### SOURCE TEXT
When the Sox Fight Authority, Authority Always Wins

White Sox right fielder Jermaine Dye, as you have probably heard, was handed a two-game suspension and undisclosed fine in the wake of Wednesday’s post-ejection fit of rage. Couple this with the scolding handed to Bobby Jenks’ for the heinous crime of fighting back and suddenly it all becomes clear: these White Sox might not be awesome, but they are at least hardcore enough to make it interesting.

One can only assume Dye’s suspension will be reduced, and Jenks probably isn’t weeping over the three fewer Filets of Unicorn he can afford now, so all things considered it’s hard to venture a guess as to what exactly all this discipline is supposed to accomplish. Jermaine, you know, he could probably use a day off one of these weeks anyway and Jenks, well, he’s probably going to become a very rich man one of these months; for all intents and purposes, the Sox haven’t been punished at all.

And yet they have something even more valuable on their side – stigma! Imagine how the news will echo down the Interhole as Dye’s dropped helmet becomes an umpire’s emergency surgery, or Bobby Jenks’s shot at Ian Kinsler becomes the second baseman’s trip to the burn ward. Given time and the known foibles of the Telephone Game, the Chicago White Sox could become a team of feared players, even though there is almost nothing fearsome about them.

### DATA SECTION

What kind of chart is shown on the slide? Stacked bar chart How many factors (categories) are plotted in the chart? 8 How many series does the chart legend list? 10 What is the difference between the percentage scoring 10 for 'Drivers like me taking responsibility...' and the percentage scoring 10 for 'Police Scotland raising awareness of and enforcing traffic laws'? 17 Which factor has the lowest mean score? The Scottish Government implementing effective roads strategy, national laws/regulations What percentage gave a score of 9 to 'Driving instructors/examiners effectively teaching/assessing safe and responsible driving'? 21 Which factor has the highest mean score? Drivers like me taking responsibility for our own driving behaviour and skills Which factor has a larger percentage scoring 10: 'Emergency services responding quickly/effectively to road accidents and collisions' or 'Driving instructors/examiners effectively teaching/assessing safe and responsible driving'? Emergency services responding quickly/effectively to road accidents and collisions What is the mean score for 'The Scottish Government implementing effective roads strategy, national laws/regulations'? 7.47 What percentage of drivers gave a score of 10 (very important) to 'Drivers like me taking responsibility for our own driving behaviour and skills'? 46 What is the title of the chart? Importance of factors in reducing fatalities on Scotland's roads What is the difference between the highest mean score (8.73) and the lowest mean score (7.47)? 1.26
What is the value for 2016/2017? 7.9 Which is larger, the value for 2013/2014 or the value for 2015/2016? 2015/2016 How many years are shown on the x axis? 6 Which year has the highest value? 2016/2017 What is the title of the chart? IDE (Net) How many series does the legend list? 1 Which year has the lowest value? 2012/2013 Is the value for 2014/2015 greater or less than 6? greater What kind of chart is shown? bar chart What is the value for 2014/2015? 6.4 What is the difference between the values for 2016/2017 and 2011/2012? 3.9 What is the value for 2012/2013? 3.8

### STUDY QUESTIONS
(1) Answer these from the White Sox article:
(a) What penalty was Jermaine Dye handed?
(b) Whom does the article name as the target of Bobby Jenks's shot?
(c) What does the writer say the Sox have on their side that is "even more valuable"?
(2) Using the White Sox article, explain why the writer concludes that the Sox "haven't been punished at all."

### YOUR RESPONSES
(1)
(a) A two-game suspension and an undisclosed fine.
(b) Ian Kinsler, the second baseman.
(c) Stigma.

(2) The writer expects Dye's suspension to be reduced and says he could probably use a day off anyway. Jenks likely won't miss the money, since he is probably going to become a very rich man. So the discipline costs the team next to nothing.